Some records
(begin)

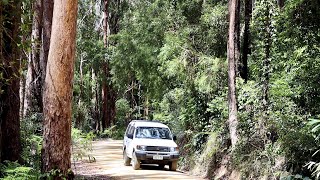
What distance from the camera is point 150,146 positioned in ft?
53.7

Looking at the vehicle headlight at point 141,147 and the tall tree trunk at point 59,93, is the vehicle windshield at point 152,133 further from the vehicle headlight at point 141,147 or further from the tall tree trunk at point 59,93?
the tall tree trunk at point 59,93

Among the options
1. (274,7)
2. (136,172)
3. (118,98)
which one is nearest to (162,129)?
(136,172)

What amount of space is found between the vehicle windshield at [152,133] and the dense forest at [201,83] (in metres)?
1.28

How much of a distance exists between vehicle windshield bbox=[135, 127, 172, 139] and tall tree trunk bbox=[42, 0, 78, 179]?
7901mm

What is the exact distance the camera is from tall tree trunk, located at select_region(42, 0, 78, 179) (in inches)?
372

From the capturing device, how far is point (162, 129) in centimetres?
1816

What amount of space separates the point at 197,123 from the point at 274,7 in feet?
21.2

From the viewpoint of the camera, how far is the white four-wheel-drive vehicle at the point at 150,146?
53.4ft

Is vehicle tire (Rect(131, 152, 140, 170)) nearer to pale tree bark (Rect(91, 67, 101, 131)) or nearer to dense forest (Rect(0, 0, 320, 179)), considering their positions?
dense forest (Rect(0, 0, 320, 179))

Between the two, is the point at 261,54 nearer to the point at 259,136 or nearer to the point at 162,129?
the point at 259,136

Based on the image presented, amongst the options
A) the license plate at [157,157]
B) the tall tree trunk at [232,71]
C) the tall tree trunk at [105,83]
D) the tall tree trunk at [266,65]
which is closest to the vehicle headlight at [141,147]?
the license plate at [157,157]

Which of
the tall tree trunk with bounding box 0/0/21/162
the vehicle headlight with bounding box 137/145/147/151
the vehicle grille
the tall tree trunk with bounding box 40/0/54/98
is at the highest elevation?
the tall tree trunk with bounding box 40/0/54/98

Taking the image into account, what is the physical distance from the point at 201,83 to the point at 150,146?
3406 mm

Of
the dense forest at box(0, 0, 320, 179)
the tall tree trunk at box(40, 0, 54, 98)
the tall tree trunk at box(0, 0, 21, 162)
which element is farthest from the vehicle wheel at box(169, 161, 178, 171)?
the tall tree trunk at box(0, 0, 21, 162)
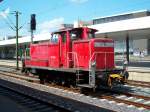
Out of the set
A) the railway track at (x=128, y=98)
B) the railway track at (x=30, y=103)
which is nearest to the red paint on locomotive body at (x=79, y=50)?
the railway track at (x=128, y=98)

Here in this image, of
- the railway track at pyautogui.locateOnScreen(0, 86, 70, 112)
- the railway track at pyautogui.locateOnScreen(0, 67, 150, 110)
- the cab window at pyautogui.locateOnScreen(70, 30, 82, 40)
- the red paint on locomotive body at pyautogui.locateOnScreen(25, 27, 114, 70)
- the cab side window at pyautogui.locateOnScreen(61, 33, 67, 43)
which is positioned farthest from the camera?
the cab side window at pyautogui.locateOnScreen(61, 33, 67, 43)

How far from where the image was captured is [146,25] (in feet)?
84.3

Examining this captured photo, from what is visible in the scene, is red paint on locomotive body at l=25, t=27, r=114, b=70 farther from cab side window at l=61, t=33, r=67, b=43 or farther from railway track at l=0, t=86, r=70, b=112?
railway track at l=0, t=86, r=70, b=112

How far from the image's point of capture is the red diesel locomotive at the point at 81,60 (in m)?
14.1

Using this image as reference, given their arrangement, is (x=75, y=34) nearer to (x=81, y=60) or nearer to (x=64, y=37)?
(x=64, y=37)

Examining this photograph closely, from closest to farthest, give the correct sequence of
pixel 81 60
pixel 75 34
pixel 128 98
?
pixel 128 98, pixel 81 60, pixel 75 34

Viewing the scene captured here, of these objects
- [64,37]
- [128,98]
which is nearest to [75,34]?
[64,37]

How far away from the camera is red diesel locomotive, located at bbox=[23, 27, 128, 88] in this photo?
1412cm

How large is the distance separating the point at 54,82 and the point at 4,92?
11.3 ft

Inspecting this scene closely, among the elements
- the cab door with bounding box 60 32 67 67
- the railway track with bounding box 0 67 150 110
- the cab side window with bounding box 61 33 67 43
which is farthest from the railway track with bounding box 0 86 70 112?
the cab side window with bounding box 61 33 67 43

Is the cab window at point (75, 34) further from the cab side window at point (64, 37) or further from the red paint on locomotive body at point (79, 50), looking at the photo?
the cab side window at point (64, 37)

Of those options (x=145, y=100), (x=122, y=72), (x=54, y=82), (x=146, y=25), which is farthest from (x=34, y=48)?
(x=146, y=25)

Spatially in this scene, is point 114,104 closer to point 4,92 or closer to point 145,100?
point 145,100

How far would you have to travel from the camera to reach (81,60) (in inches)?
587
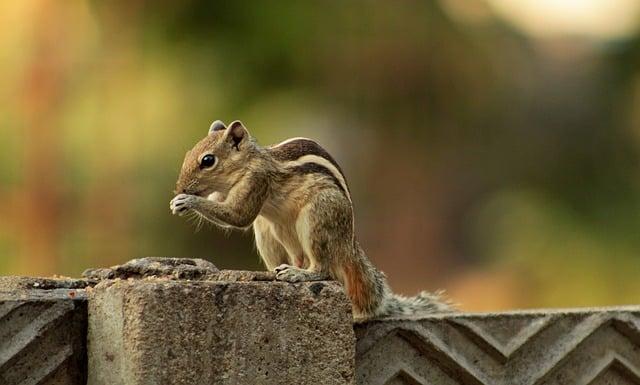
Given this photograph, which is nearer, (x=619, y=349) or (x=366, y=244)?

(end)

GIVEN PROBLEM>
Please format every line of the listing above as a Markdown table with the columns No. and Text, skipping blank lines. Leave the pictures out of the table.

THE SOLUTION>
| No. | Text |
|---|---|
| 1 | What distance from the camera is point 150,146 positioned in ft? |
| 2 | 53.7 |
| 3 | Looking at the vehicle headlight at point 141,147 and the tall tree trunk at point 59,93, is the vehicle windshield at point 152,133 further from the vehicle headlight at point 141,147 or further from the tall tree trunk at point 59,93? |
| 4 | the tall tree trunk at point 59,93 |
| 5 | Among the options |
| 6 | 1. (274,7) |
| 7 | 2. (136,172) |
| 8 | 3. (118,98) |
| 9 | which one is nearest to (162,129)? |
| 10 | (136,172) |
| 11 | What amount of space is found between the vehicle windshield at [152,133] and the dense forest at [201,83] (in metres)? |
| 12 | 1.28 |
| 13 | How much of a distance exists between vehicle windshield bbox=[135, 127, 172, 139] and tall tree trunk bbox=[42, 0, 78, 179]? |
| 14 | 7901mm |
| 15 | What is the exact distance the camera is from tall tree trunk, located at select_region(42, 0, 78, 179) (in inches)? |
| 16 | 372 |
| 17 | From the capturing device, how far is point (162, 129) in centimetres? |
| 18 | 1816 |
| 19 | What amount of space separates the point at 197,123 from the point at 274,7 in feet? |
| 20 | 21.2 |
| 21 | From the viewpoint of the camera, how far is the white four-wheel-drive vehicle at the point at 150,146? |
| 22 | 53.4ft |
| 23 | Is vehicle tire (Rect(131, 152, 140, 170)) nearer to pale tree bark (Rect(91, 67, 101, 131)) or nearer to dense forest (Rect(0, 0, 320, 179)), considering their positions? |
| 24 | dense forest (Rect(0, 0, 320, 179)) |
| 25 | Between the two, is the point at 261,54 nearer to the point at 259,136 or nearer to the point at 162,129? |
| 26 | the point at 259,136 |
| 27 | Based on the image presented, amongst the options |
| 28 | A) the license plate at [157,157] |
| 29 | B) the tall tree trunk at [232,71] |
| 30 | C) the tall tree trunk at [105,83] |
| 31 | D) the tall tree trunk at [266,65] |
| 32 | which is closest to the vehicle headlight at [141,147]? |
| 33 | the license plate at [157,157] |
| 34 | Which of |
| 35 | the tall tree trunk with bounding box 0/0/21/162 |
| 36 | the vehicle headlight with bounding box 137/145/147/151 |
| 37 | the vehicle grille |
| 38 | the tall tree trunk with bounding box 40/0/54/98 |
| 39 | is at the highest elevation? |
| 40 | the tall tree trunk with bounding box 40/0/54/98 |
| 41 | Taking the image into account, what is the physical distance from the point at 201,83 to the point at 150,146? |
| 42 | 3406 mm |
| 43 | Of |
| 44 | the dense forest at box(0, 0, 320, 179) |
| 45 | the tall tree trunk at box(40, 0, 54, 98) |
| 46 | the tall tree trunk at box(0, 0, 21, 162) |
| 47 | which element is farthest from the vehicle wheel at box(169, 161, 178, 171)? |
| 48 | the tall tree trunk at box(0, 0, 21, 162) |
| 49 | Out of the set |
| 50 | A) the railway track at (x=128, y=98) |
| 51 | B) the railway track at (x=30, y=103) |
| 52 | which is nearest to the red paint on locomotive body at (x=79, y=50)? |
| 53 | the railway track at (x=128, y=98) |
| 54 | Here in this image, of |
| 55 | - the railway track at pyautogui.locateOnScreen(0, 86, 70, 112) |
| 56 | - the railway track at pyautogui.locateOnScreen(0, 67, 150, 110) |
| 57 | - the cab window at pyautogui.locateOnScreen(70, 30, 82, 40) |
| 58 | - the red paint on locomotive body at pyautogui.locateOnScreen(25, 27, 114, 70) |
| 59 | - the cab side window at pyautogui.locateOnScreen(61, 33, 67, 43) |
| 60 | which is positioned farthest from the camera? |
| 61 | the cab side window at pyautogui.locateOnScreen(61, 33, 67, 43) |
| 62 | How far from where the image was captured is [146,25] (in feet)? |
| 63 | 84.3 |
| 64 | Examining this captured photo, from what is visible in the scene, is red paint on locomotive body at l=25, t=27, r=114, b=70 farther from cab side window at l=61, t=33, r=67, b=43 or farther from railway track at l=0, t=86, r=70, b=112? |
| 65 | railway track at l=0, t=86, r=70, b=112 |
| 66 | How far from the image's point of capture is the red diesel locomotive at the point at 81,60 (in m)? |
| 67 | 14.1 |
| 68 | Using this image as reference, given their arrangement, is (x=75, y=34) nearer to (x=81, y=60) or nearer to (x=64, y=37)? |
| 69 | (x=64, y=37) |
| 70 | Examining this photograph closely, from closest to farthest, give the correct sequence of |
| 71 | pixel 81 60 |
| 72 | pixel 75 34 |
| 73 | pixel 128 98 |
| 74 | ? |
| 75 | pixel 128 98, pixel 81 60, pixel 75 34 |
| 76 | Viewing the scene captured here, of these objects |
| 77 | - [64,37] |
| 78 | - [128,98] |
| 79 | which is nearest to [75,34]? |
| 80 | [64,37] |
| 81 | How far away from the camera is red diesel locomotive, located at bbox=[23, 27, 128, 88] in this photo? |
| 82 | 1412cm |
| 83 | How large is the distance separating the point at 54,82 and the point at 4,92? |
| 84 | 11.3 ft |
| 85 | Inspecting this scene closely, among the elements |
| 86 | - the cab door with bounding box 60 32 67 67 |
| 87 | - the railway track with bounding box 0 67 150 110 |
| 88 | - the cab side window with bounding box 61 33 67 43 |
| 89 | which is farthest from the railway track with bounding box 0 86 70 112? |
| 90 | the cab side window with bounding box 61 33 67 43 |
| 91 | Is the cab window at point (75, 34) further from the cab side window at point (64, 37) or further from the red paint on locomotive body at point (79, 50), looking at the photo? |
| 92 | the cab side window at point (64, 37) |
| 93 | Of those options (x=145, y=100), (x=122, y=72), (x=54, y=82), (x=146, y=25), which is farthest from (x=34, y=48)? |
| 94 | (x=146, y=25) |
| 95 | Spatially in this scene, is point 114,104 closer to point 4,92 or closer to point 145,100? |
| 96 | point 145,100 |
| 97 | How far would you have to travel from the camera to reach (81,60) (in inches)? |
| 98 | 587 |
| 99 | Given this photograph, which is nearer, (x=619, y=349) or (x=366, y=244)? |